Using the MetaMap Java API


Willie Rogers

Purpose

MetaMap maps terms occuring in text to UMLS Metathesaurus concepts. As part of this mapping process, MetaMap tokenizes text into sections, sentences, phrases, terms, and words. MetaMap maps the noun phrases of the text to the best matching UMLS concept or set of concepts that best cover each phrase. The MetaMap Java API provides java programs with programmatic access to MetaMap mapping engine.

MetaMap API's Underlying Architecture

MetaMap mapping engine is written primarily in SICStus Prolog; to facilitate its use by Java programs, the system uses PrologBeans to provide a loose coupling between the Java API and the mapping engine. See the SICStus Prolog PrologBeans documentation for more information (http://www.sics.se/sicstus/docs/latest4/html/sicstus.html/lib_002dprologbeans.html).

Pre-requisites

The full MetaMap download and installation is required to use the MetaMap Java API (see \http://metamap.nlm.nih.gov/#Downloads). Also, Java 1.8 SDK or greater is required.

Downloading, Extracting and Installing the API distribution

In the directory where you installed the Public Metamap (the directory containing the public_mm directory) extract the javaapi archive:

$ bzip2 -dc /home/piro/public_mm_linux_javaapi_{four-digit-year}.tar.bz2 | tar xvf -

If you plan on modifying the sources to the prolog-based MetaMap server (mmserver) you will need to download and extract the source archive (http://metamap.nlm.nih.gov/download/public_mm_src_{four-digit-year}.tar.bz2) as well:

$ bzip2 -dc /home/piro/public_mm_src_{four-digit-year}.tar.bz2 | tar xvf -

Linux Install

You will need to re-run ./bin/install.sh from the public_mm directory to setup the files for javaapi.

$ ./bin/install.sh

Windows Graphical Install

Using Windows Explorer find the "public_mm" directory extracted from the distribution archive.

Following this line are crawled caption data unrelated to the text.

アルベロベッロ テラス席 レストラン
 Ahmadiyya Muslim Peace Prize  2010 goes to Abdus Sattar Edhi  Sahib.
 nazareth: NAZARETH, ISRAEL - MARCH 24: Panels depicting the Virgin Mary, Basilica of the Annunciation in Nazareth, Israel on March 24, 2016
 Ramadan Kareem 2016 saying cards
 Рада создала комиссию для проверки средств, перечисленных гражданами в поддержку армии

Click on the icon with the name "Install MetaMap". The dialog will display an input box with the label "Location of the Public MetaMap Directory:" filled in with the probable location where you've installed the distribution.


If the location is incorrent, you can change it by clicking the "Browse" button and using the file dialog to locate the directory or typing in the location in the input text box. When the "public_mm" location is set click the "Next" button to go to the next dialog.

The next dialog will display one of possible locations where the Java Runtime Environment (JRE) is installed. This information is obtained from the Windows Registry which was set when one of the JREs was installed.


If the JRE location displayed is not the one you wish to use, change it by clicking the "Browse" button and using the file dialog to locate the proper directory or type in the location in the input text box. When the proper JRE location is set click the "Next" button to go to the next dialog.

The next dialog will display a results of install.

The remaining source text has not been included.